• Task objective: Entries follow. Give back exactly the lines starting at the one containing "site 1392, 2011-07-10" and ending at the one containing "common name: european hedgehog", and no other lines.

Dataset records:
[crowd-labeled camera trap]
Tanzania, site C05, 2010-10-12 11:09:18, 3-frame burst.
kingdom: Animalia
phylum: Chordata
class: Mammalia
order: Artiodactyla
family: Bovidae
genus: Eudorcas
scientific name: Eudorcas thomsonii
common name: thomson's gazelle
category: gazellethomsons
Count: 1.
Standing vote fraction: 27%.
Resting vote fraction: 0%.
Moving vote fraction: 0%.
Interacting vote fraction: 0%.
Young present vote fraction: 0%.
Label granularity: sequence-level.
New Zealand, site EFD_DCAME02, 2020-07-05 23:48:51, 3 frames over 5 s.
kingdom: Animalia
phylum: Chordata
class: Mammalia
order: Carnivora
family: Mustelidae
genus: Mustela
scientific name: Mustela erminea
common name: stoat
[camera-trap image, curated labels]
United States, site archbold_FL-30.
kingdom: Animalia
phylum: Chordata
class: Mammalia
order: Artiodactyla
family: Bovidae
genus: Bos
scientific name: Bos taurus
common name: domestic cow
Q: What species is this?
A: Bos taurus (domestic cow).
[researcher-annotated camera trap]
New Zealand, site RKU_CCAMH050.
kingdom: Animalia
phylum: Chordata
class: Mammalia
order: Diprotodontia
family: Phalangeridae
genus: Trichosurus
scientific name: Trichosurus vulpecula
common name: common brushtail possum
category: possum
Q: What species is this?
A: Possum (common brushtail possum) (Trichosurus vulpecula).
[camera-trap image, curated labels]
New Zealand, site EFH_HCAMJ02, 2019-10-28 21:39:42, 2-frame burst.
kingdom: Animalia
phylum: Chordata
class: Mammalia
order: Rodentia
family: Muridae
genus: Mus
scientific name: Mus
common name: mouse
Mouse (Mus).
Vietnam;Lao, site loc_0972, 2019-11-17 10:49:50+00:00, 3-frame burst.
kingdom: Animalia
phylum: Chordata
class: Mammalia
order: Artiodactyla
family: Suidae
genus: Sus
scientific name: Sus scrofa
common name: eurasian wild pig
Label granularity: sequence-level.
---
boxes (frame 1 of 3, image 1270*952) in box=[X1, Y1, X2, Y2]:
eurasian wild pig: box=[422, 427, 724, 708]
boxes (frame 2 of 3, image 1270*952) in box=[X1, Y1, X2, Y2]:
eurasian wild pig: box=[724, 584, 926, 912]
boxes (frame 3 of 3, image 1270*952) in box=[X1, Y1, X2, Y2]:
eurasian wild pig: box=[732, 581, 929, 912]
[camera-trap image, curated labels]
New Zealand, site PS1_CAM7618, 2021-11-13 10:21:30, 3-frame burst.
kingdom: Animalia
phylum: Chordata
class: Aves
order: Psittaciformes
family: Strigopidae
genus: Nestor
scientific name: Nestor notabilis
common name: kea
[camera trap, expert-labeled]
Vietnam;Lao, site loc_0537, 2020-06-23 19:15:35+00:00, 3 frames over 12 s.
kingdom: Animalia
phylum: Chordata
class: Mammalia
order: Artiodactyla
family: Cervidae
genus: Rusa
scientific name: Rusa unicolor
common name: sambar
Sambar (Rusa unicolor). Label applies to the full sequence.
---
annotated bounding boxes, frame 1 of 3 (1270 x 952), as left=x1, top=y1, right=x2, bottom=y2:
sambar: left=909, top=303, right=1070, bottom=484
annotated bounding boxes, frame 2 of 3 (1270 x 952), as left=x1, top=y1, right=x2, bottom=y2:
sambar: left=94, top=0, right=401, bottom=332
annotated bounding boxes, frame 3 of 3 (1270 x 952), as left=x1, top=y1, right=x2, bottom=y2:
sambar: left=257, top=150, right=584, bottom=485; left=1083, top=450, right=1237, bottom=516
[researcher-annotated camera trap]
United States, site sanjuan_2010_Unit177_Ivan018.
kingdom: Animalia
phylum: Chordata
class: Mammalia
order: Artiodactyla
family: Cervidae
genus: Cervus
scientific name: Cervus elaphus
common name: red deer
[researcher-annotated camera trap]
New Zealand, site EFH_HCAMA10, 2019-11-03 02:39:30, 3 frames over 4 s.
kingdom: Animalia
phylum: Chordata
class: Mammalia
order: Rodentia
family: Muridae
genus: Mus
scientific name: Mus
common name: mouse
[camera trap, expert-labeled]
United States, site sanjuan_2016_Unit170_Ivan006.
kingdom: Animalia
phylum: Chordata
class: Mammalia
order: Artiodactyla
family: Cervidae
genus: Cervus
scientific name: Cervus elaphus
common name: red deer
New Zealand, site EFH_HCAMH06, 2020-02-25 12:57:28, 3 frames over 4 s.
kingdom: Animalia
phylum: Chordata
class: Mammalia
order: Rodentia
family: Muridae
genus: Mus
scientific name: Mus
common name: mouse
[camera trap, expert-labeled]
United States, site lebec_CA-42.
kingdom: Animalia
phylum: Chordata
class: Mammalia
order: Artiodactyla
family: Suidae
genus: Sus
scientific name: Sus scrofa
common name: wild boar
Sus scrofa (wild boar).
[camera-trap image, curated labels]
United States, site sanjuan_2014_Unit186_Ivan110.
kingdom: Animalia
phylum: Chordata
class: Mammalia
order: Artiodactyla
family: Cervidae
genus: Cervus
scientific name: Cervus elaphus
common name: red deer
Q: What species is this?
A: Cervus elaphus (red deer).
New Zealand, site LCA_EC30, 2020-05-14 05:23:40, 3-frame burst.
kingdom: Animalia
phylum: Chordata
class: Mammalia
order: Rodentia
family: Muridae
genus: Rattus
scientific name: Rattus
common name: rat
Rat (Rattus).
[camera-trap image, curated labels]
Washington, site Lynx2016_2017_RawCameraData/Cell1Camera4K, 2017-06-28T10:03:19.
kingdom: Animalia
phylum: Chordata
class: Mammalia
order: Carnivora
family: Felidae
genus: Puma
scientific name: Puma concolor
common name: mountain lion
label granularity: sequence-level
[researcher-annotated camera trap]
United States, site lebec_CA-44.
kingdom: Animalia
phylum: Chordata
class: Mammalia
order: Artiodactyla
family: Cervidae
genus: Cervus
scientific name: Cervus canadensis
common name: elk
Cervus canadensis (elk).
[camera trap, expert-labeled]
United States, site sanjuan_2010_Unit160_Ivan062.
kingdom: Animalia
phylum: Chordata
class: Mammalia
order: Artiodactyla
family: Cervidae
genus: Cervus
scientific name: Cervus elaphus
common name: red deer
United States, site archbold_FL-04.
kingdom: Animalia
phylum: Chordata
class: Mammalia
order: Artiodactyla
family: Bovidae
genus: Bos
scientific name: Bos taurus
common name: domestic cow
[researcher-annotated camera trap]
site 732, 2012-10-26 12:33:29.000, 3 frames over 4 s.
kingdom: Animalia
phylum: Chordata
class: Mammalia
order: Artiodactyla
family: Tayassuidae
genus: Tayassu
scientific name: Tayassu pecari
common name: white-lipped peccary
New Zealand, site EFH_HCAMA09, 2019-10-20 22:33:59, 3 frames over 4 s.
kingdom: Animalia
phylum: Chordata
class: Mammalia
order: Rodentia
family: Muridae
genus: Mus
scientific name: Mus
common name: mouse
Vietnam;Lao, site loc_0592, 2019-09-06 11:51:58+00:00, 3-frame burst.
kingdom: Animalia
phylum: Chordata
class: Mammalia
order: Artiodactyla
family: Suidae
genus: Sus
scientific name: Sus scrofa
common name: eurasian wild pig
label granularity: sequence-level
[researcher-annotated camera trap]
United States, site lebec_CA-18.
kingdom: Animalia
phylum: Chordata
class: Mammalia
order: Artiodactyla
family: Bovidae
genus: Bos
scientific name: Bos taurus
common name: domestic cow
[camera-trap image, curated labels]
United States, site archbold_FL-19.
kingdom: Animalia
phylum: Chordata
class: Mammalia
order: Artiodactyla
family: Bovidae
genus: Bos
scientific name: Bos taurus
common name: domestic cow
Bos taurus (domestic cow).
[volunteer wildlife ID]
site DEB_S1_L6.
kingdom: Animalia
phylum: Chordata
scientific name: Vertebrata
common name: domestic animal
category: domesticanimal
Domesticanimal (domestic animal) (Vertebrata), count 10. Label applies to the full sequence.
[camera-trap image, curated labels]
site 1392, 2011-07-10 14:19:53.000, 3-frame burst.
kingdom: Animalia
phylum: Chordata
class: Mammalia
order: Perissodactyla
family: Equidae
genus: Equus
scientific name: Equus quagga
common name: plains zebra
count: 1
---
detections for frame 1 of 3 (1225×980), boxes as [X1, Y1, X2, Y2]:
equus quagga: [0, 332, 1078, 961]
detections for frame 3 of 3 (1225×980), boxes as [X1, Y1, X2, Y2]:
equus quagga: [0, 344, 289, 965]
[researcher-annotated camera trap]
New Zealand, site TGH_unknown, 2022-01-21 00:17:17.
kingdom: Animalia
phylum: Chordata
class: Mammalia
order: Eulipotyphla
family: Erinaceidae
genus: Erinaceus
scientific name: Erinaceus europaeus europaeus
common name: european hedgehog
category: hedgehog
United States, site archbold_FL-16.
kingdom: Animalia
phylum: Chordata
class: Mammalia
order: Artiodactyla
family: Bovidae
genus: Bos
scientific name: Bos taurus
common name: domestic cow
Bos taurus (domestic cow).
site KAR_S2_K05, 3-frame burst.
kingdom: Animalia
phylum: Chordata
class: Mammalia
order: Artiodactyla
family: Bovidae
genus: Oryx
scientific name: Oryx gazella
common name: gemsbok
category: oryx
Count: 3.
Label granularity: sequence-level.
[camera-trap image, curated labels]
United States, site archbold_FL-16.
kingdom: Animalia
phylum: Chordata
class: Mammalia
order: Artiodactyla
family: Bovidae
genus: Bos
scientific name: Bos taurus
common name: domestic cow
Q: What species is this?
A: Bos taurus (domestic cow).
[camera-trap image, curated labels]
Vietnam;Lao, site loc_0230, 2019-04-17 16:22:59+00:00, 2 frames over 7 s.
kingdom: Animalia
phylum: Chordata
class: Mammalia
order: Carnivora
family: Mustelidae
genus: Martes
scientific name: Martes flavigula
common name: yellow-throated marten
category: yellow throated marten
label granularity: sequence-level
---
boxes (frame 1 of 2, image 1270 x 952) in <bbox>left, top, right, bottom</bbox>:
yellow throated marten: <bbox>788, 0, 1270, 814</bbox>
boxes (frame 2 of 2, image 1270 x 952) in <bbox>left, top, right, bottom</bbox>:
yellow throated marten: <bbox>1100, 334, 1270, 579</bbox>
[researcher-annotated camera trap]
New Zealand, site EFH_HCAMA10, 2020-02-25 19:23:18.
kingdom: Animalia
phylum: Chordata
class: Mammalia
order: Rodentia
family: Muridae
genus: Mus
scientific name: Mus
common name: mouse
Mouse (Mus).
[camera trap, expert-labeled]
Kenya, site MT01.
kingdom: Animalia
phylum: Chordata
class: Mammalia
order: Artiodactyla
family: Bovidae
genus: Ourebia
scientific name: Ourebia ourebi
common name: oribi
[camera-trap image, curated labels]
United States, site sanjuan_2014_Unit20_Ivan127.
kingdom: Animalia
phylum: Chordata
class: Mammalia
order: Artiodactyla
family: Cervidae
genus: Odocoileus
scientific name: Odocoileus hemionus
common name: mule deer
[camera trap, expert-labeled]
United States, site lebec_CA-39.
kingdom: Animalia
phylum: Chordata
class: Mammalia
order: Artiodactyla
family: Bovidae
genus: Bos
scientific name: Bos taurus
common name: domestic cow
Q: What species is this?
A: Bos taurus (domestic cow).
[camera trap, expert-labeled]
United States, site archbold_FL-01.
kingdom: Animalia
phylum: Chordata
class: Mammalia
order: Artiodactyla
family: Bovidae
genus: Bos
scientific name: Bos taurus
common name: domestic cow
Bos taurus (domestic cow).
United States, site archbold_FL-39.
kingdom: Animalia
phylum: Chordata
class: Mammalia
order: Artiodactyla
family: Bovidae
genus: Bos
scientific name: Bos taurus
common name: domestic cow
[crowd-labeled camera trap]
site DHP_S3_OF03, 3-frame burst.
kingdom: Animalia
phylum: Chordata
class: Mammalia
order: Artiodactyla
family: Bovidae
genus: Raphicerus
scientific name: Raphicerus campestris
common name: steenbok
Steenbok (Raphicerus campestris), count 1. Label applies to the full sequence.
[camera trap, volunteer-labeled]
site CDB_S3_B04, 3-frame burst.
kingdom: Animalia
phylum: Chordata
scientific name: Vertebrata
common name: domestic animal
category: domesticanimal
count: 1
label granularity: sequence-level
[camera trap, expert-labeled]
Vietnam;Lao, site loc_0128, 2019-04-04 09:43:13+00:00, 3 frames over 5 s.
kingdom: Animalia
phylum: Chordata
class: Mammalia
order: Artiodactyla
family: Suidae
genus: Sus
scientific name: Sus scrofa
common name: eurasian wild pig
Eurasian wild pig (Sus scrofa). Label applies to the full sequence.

• The completed task:
site 1392, 2011-07-10 14:19:53.000, 3-frame burst.
kingdom: Animalia
phylum: Chordata
class: Mammalia
order: Perissodactyla
family: Equidae
genus: Equus
scientific name: Equus quagga
common name: plains zebra
count: 1
---
detections for frame 1 of 3 (1225×980), boxes as [X1, Y1, X2, Y2]:
equus quagga: [0, 332, 1078, 961]
detections for frame 3 of 3 (1225×980), boxes as [X1, Y1, X2, Y2]:
equus quagga: [0, 344, 289, 965]
[researcher-annotated camera trap]
New Zealand, site TGH_unknown, 2022-01-21 00:17:17.
kingdom: Animalia
phylum: Chordata
class: Mammalia
order: Eulipotyphla
family: Erinaceidae
genus: Erinaceus
scientific name: Erinaceus europaeus europaeus
common name: european hedgehog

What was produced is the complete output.